Topps suffers as home refurbs delayed
A stagnant housing market and drop in domestic purchasing power have been blamed for a rapid decline in profits and revenue at Leicestershire-based Topps Tiles. The company posted a fall of more than £4m in its year-end pre-tax profits.
Despite dropping from £12.4m to £7.9m in profit before tax, the company said it still believes there is room to expand Topps Tiles' portfolio by a further 79 stores.
Topps grew the number of outlets it operates from 312 to 320 over the year to 1 October. Chairman Michael Jack said he thought the company could extend to 400 over the next few years.
But as homeowners put renovation profits on a backburner, Topps' revenues slipped almost £7m over the year, from £182.4m to £175.5m. Net debt also grew to £50.9m, up £900,000 on its 2010 result.
The company's 2011 results comprised a 52-week period, while the previous year was the trading results of 53 weeks.
Matthew Williams, chief executive, said the company's focus had been on strengthening its market leading position.

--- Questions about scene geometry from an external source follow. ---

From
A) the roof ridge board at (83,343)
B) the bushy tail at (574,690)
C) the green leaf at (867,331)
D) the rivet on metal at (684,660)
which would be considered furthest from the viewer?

"We further upgraded and expanded our store estate, continued the evolution of the Topps Tiles offer and supported this with new marketing initiatives in-store, on television and online," he said. "In addition, we made some significant infrastructure investments across the business which will benefit our future performance.
"Looking ahead, we expect economic conditions will remain difficult in 2012, with consumer budgets again under pressure. Our response will be to take further cost out of the business, grow margin and maximise sales opportunities, whilst making operational improvements that will position the business for future growth as economic conditions improve."
The company trades under the brands Topps Tiles and Tile Clearing House stores, which function as clearance units for the main business.
For the first seven weeks of the new financial year, Topps said group revenues, which are on a like-for-like basis, decreased by 6.9 per cent.
A final dividend of 0.6p per share was paid out at the year-end, compared with 1 pence per share at the end of 2010.